A recent survey revealed that only five per cent of Kenyans wear clothes made in Kenya. Most Kenyans wear second-hand clothing from abroad, and one of the reasons they give is that Kenyan-made clothing is expensive.
That means they mostly reserve their Kenya-made wear for special occasions. Again, that means everyday wear like T-shirts, jeans, socks and other items are foreign.
What makes Kenyan clothing so expensive or is it just a perception?
Kenya’s fashion industry was estimated to be worth Sh65 billion in 2021, but only a tiny fraction of it benefits locals, yet since about 50 million Kenyans get dressed every day, the untapped potential is massive.
Ironically, the cotton, textiles and apparel (CTA) industry is the second biggest manufacturing activity in Kenya, mostly for export. Big clothing brands like Polo and Hilfiger make their clothing in Kenya for export.
“If you to go the Export Processing Zone (EPZ) and look at what is happening under the African Growth and Opportunity Act (AGOA), you will find that the skills, the machinery, the competencies are actually in the country,” said Anne Mutahi, a specialist in SME development and financial services and SME advisor to the president. She was speaking at an event held by Shop Zetu, which was attended by stakeholders in the fashion industry, with the aim of brainstorming solutions for what ails Kenya’s fashion industry.
Cotton is grown in Kenya, but not enough of it to meet local demand. Most of it is exported and comes back to Kenya as fabric. One of the hurdles that local fashion practitioners have to contend with is that currently, most of the fabric they use is imported and expensive, yet it is where most of the costs are centered.
“Up to 70 per cent of the cost of making any piece of clothing is the fabric,” said Wandia Gichuru, co-founder and CEO of Shop Zetu.
Some of the other costs are brought on by the fact that the fashion industry is complex, with a lot of moving parts in the process and steps, yet there is a lack of co-ordination in the industry.

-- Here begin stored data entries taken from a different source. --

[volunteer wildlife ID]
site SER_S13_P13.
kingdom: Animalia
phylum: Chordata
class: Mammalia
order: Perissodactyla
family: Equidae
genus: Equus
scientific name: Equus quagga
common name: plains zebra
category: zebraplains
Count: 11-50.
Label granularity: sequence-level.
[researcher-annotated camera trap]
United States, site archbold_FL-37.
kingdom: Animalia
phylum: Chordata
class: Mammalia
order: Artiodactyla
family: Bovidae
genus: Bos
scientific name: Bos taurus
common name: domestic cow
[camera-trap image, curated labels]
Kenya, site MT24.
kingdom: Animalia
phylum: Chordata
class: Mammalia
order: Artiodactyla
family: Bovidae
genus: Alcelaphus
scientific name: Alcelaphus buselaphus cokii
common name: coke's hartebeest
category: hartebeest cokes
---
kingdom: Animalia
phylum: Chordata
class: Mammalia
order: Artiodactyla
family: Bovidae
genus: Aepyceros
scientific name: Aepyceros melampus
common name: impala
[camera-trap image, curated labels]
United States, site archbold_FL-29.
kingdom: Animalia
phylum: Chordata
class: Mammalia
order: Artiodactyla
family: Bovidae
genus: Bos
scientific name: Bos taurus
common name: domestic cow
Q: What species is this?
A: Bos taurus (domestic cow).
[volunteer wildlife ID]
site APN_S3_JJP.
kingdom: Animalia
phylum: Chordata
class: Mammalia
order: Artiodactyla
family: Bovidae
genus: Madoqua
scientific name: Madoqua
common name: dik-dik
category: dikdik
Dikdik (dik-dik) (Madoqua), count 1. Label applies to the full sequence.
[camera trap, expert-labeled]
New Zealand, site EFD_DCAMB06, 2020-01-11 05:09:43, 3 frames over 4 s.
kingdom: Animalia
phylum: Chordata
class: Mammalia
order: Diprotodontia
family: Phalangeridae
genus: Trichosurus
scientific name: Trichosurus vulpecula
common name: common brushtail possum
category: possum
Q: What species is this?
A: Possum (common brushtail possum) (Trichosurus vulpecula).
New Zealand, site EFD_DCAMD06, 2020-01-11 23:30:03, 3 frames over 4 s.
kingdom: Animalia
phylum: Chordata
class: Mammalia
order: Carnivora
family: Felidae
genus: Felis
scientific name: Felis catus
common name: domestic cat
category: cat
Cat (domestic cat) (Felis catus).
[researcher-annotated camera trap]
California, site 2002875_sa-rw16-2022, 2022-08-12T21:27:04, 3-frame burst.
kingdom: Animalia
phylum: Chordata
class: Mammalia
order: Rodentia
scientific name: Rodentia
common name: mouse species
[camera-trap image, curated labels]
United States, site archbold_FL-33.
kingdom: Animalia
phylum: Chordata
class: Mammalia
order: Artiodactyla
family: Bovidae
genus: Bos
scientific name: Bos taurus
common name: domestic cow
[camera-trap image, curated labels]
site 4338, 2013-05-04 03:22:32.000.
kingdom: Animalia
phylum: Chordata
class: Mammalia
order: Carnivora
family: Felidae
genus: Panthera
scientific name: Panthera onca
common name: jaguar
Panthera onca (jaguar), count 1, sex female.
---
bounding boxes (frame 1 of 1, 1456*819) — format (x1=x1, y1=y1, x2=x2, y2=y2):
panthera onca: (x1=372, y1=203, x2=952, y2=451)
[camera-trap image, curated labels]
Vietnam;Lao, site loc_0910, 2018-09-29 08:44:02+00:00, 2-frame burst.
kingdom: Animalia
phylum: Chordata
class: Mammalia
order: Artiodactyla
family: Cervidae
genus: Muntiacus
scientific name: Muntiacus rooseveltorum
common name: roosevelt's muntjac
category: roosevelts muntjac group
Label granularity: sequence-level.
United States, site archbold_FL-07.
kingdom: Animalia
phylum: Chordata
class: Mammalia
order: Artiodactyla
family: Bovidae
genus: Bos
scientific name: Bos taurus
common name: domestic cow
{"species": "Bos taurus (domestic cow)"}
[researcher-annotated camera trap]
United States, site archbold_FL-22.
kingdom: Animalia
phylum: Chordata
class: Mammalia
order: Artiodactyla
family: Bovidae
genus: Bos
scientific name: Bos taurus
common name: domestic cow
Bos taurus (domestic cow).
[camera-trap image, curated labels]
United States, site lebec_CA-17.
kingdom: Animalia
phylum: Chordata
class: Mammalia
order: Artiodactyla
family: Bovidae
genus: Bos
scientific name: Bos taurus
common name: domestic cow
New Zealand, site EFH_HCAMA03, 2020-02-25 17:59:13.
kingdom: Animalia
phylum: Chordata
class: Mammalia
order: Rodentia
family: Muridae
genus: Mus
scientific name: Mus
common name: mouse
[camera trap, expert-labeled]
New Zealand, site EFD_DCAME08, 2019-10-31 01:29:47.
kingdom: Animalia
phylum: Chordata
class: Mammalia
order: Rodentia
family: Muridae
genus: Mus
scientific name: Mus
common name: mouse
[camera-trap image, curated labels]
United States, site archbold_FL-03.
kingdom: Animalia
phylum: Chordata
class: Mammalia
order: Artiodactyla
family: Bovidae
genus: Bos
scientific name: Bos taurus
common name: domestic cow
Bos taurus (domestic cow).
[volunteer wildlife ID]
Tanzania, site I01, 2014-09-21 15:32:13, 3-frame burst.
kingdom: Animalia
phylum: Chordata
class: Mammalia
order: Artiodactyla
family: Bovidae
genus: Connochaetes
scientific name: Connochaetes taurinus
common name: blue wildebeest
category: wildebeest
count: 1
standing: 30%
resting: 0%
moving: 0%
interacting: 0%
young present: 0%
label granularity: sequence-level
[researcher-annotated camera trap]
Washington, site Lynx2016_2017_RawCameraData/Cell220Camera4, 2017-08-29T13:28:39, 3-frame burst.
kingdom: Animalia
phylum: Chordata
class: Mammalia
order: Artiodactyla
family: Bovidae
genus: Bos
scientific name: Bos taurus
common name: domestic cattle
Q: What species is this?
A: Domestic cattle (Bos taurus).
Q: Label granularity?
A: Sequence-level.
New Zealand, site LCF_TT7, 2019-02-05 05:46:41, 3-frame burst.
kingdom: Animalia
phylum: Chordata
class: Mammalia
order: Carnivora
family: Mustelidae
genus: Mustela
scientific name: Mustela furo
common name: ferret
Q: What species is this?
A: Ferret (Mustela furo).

Mutahi gave the example of Turkey where there is cooperation within the entire value chain in the fashion industry, which in turn is in excellent collaboration with the government to make the industry function. The result is that Turkey has become a global fashion hub.
“Turkey is known for speed, being cost-efficient, and fashion responsive; they are able to design something very quickly and distribute it,” she said.
Other costs like electricity, conversion of water, transportation and so forth have to be considered. It goes down to small items like buttons and zips, all of which add to costs.
“I think it was three years ago we went to EPZ and we were shocked to find that even buttons had to be imported. Are you telling me that Kenyans cannot make buttons consistently to sell to all these EPZ people? I was even shocked that even the packaging material that goes out has to be imported,” said Mutahi.
She added that working together in the fashion industry that could also advise and lobby as a collective to the government would enable solutions to be found that make everything more cost-effective both to the producers and the consumers.
“Because I know for sure that we have the energy. We have the ability to do so,” she said.
One of the main solutions suggested is that government should consider waiving duty on imported fabric. “As we wait for the local textile mills to expand and improve their offering, which we will support and continue to do, we need to stop starving this industry of the raw materials that we need to make our products,” said Gichuru.
“That one change alone would allow fashion brands and designers to reduce our costs, thereby reducing prices and it will widen the offerings that we make significantly,” she said.
Gichuru is also the co-founder of Vivo whose clothing items are 100 per cent Kenya-made, with 19 fashion stores across Kenya and one in Rwanda, and employs over 300 people.
“The milestones Vivo has attained are evidence that local fashion is a serious business. It is a real thing and it can work. If nothing else, it is proof that Kenyans are ready to buy made in Kenya,” she said, adding that the local industry creates employment. “From our experience, a brand that produces locally will create five times as many direct jobs as a brand that imports their products.”